-- DATASET RECORDS follows --
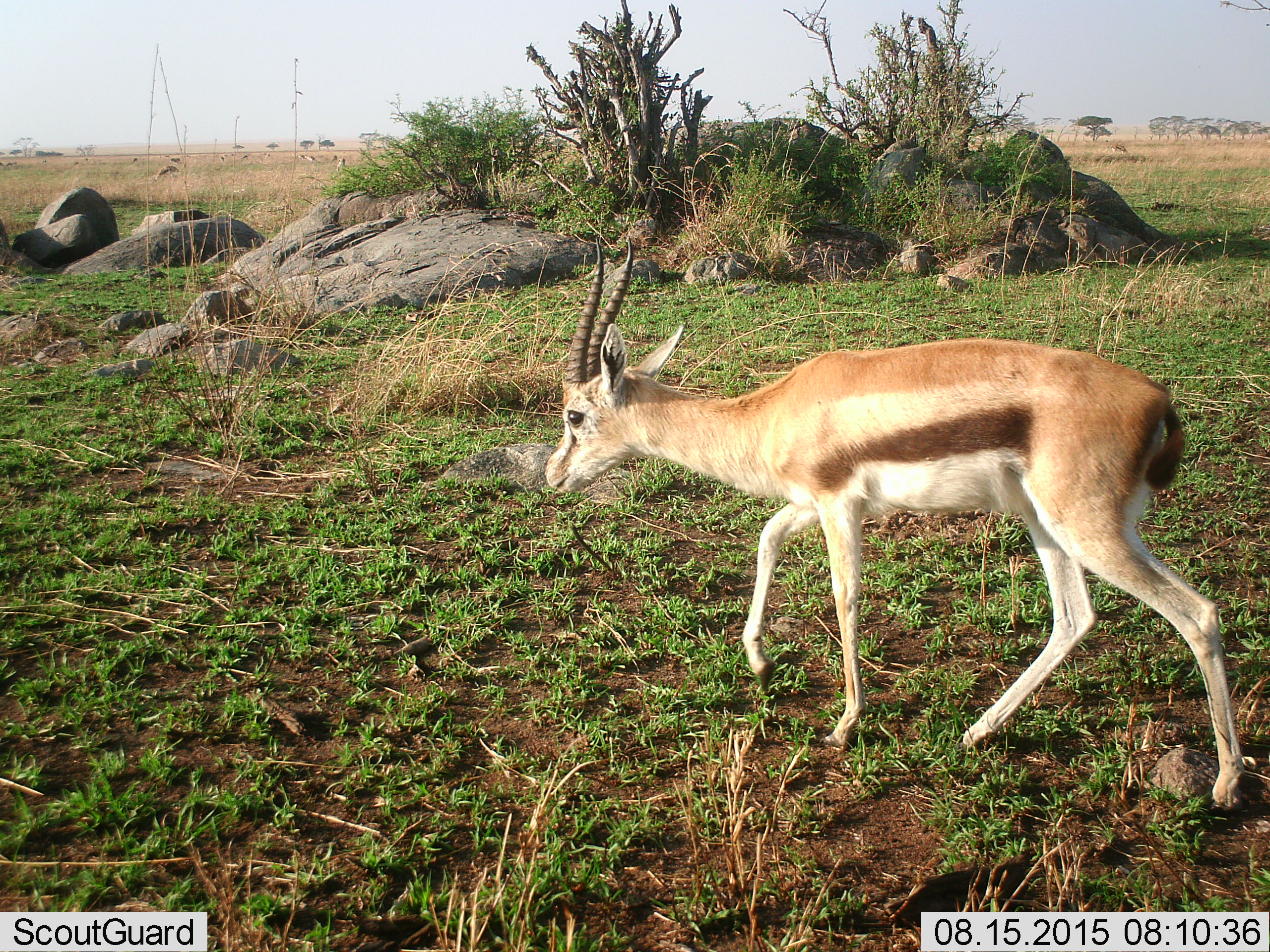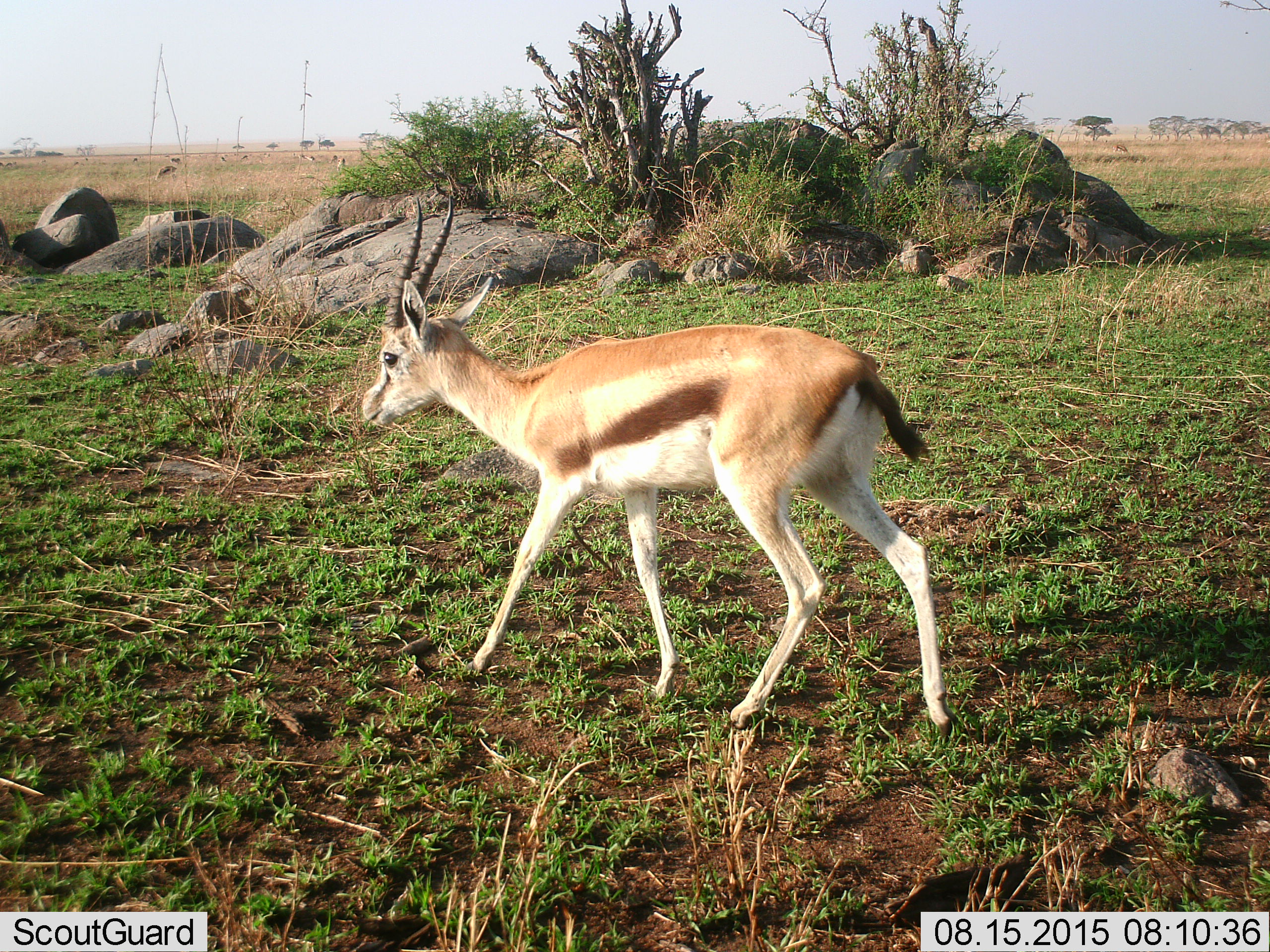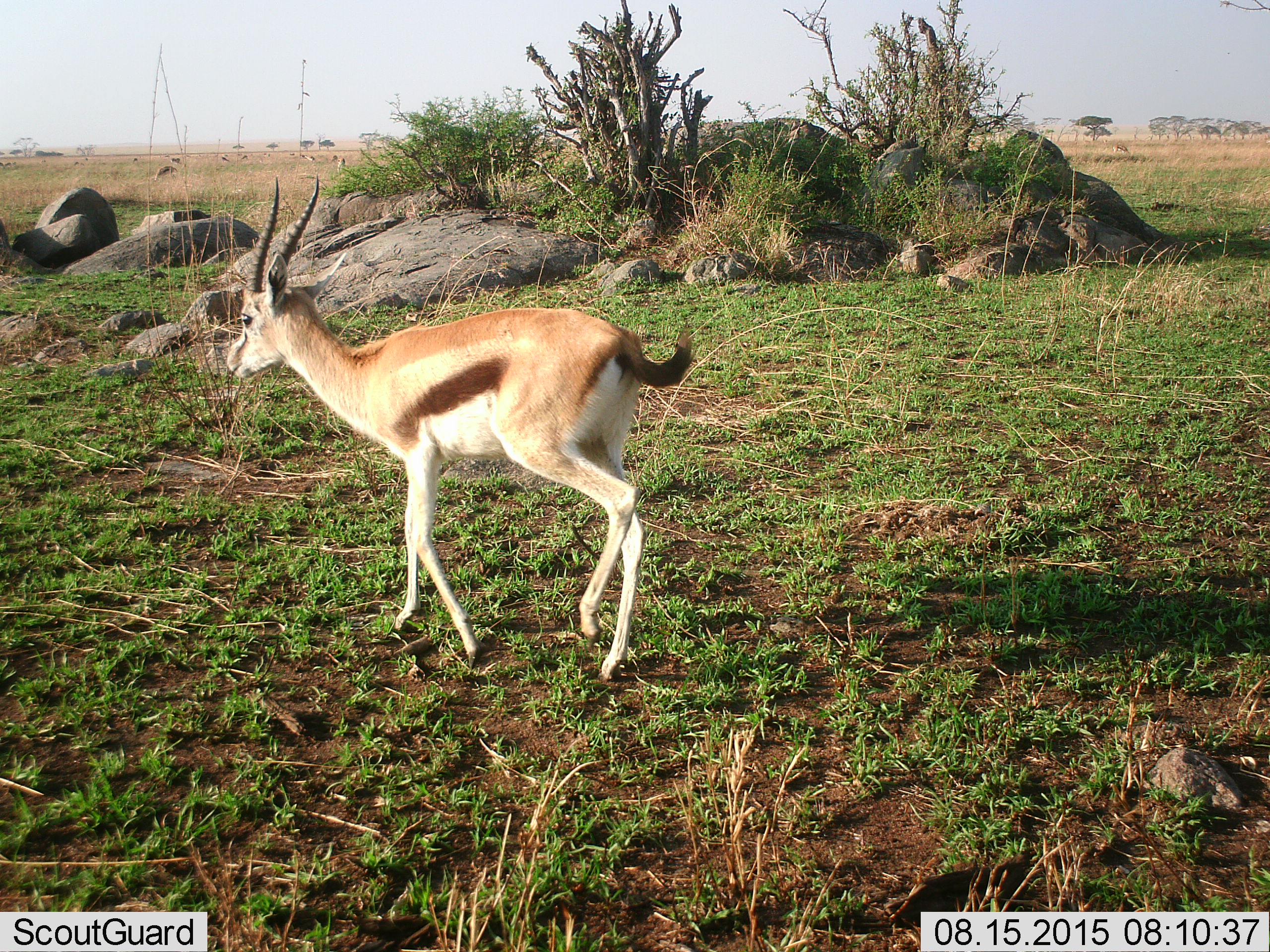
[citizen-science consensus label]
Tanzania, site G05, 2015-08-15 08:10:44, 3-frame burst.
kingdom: Animalia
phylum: Chordata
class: Mammalia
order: Artiodactyla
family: Bovidae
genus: Eudorcas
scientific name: Eudorcas thomsonii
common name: thomson's gazelle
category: gazellethomsons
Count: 1.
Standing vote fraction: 24%.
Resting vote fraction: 0%.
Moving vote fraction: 100%.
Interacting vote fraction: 0%.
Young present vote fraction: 0%.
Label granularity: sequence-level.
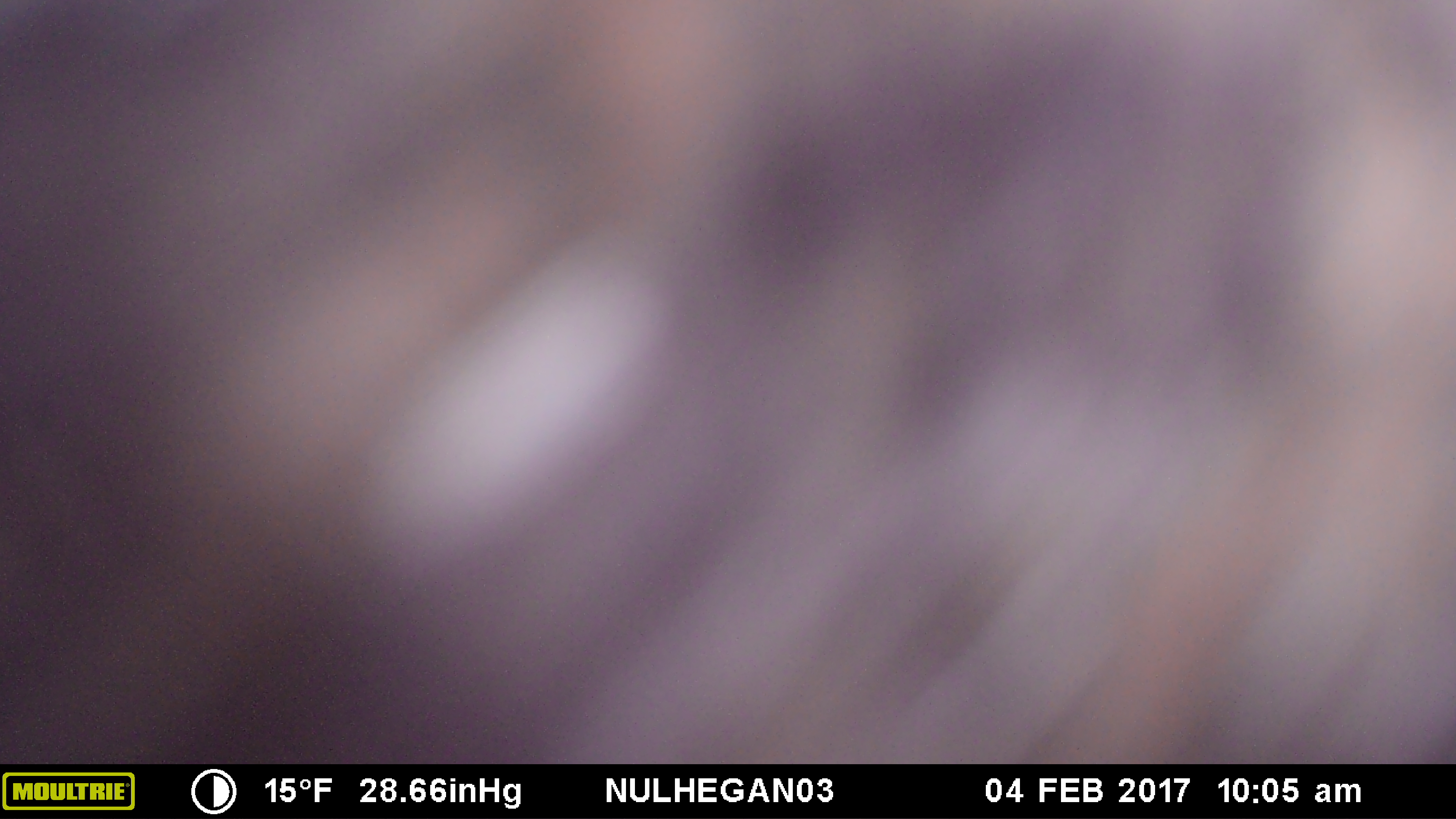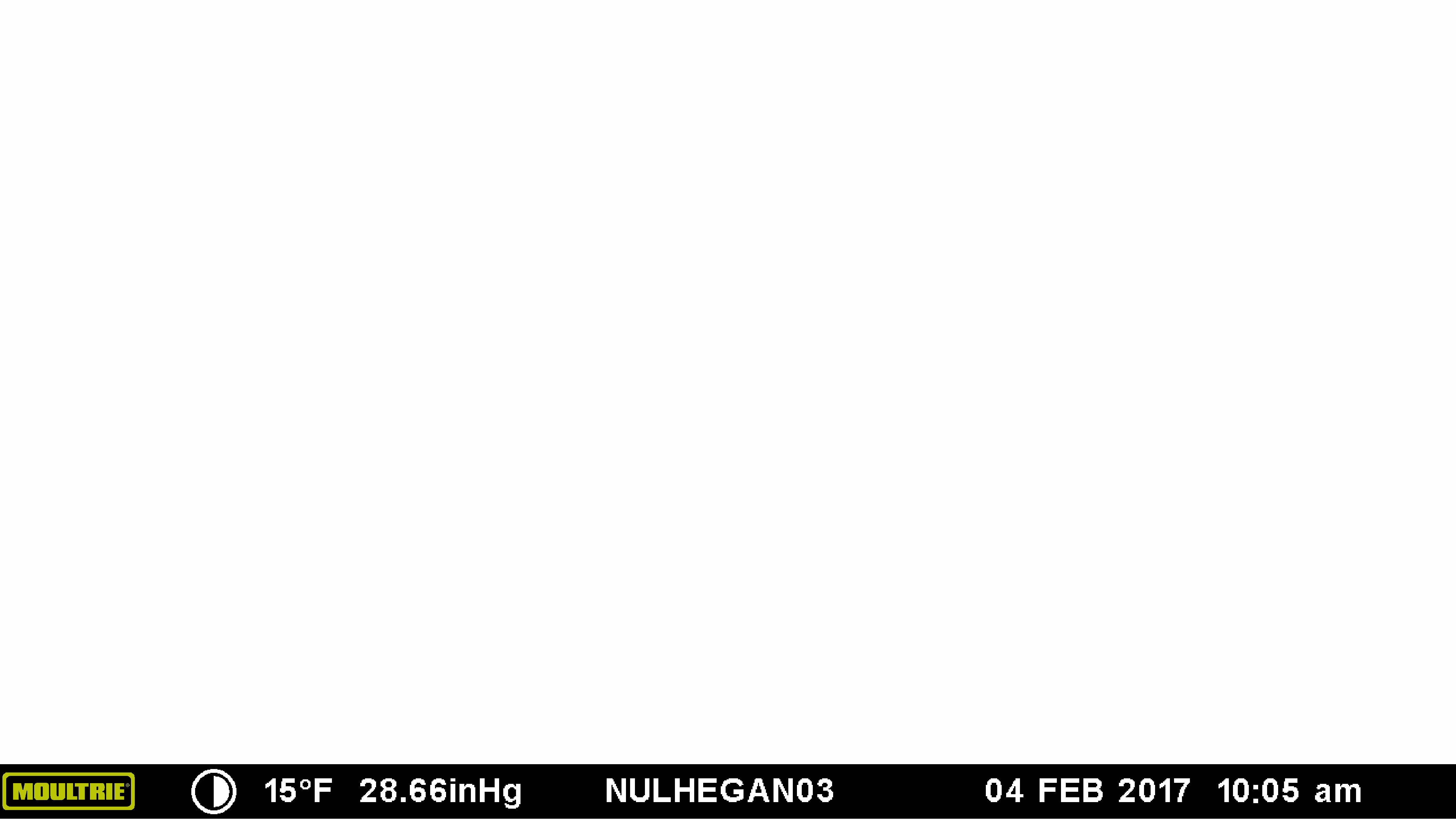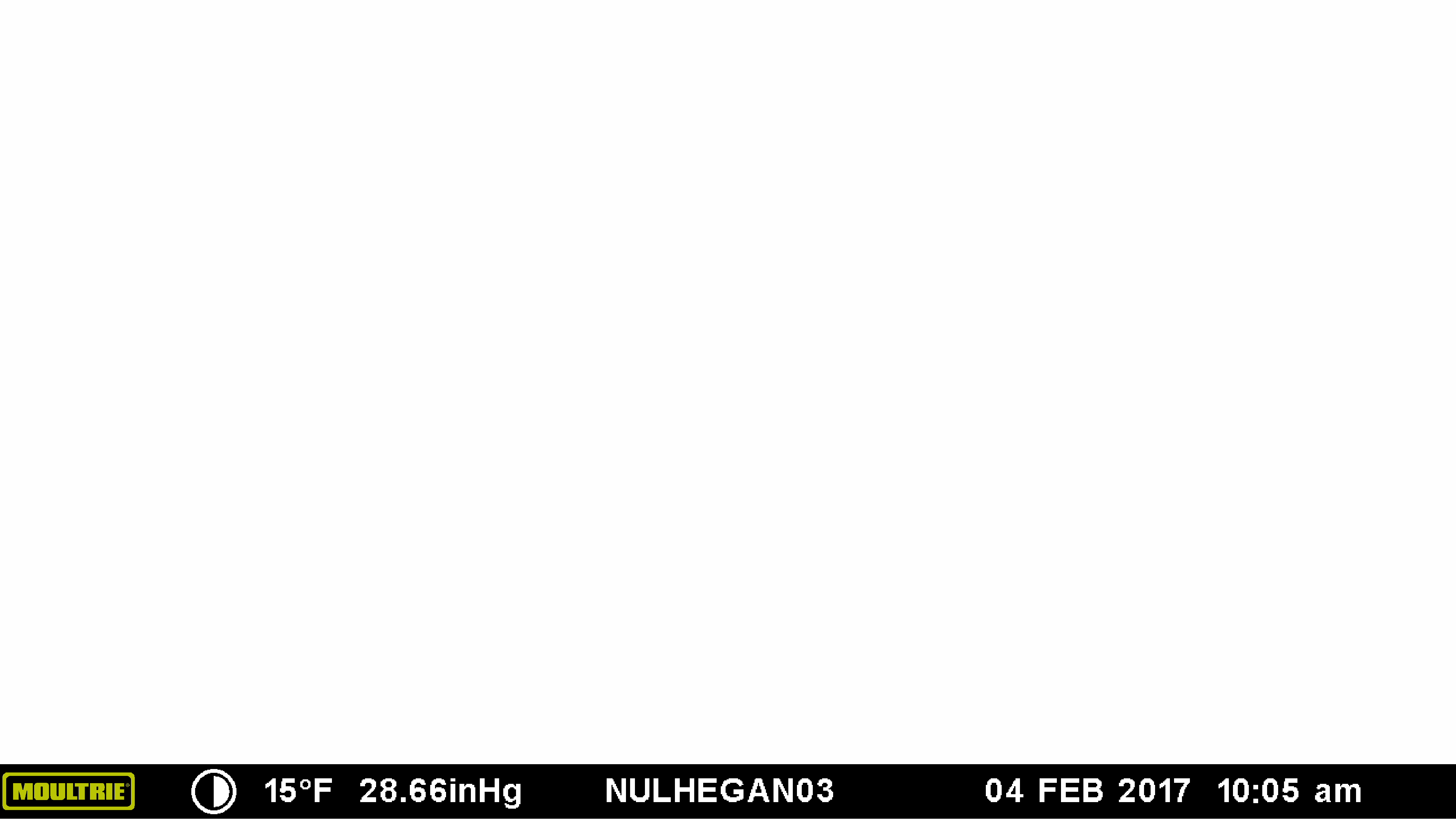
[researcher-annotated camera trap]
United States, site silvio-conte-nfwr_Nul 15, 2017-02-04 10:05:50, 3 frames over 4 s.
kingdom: Animalia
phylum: Chordata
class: Mammalia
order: Artiodactyla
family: Cervidae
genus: Alces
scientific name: Alces alces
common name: moose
Moose (Alces alces).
-- DATASET RECORDS concluded --
With the line containing "United States, site" as the first and the last line of the data as the final one, copy every line between them exactly, those two included.

United States, site silvio-conte-nfwr_Nul 15, 2017-02-04 10:05:50, 3 frames over 4 s.
kingdom: Animalia
phylum: Chordata
class: Mammalia
order: Artiodactyla
family: Cervidae
genus: Alces
scientific name: Alces alces
common name: moose
Moose (Alces alces).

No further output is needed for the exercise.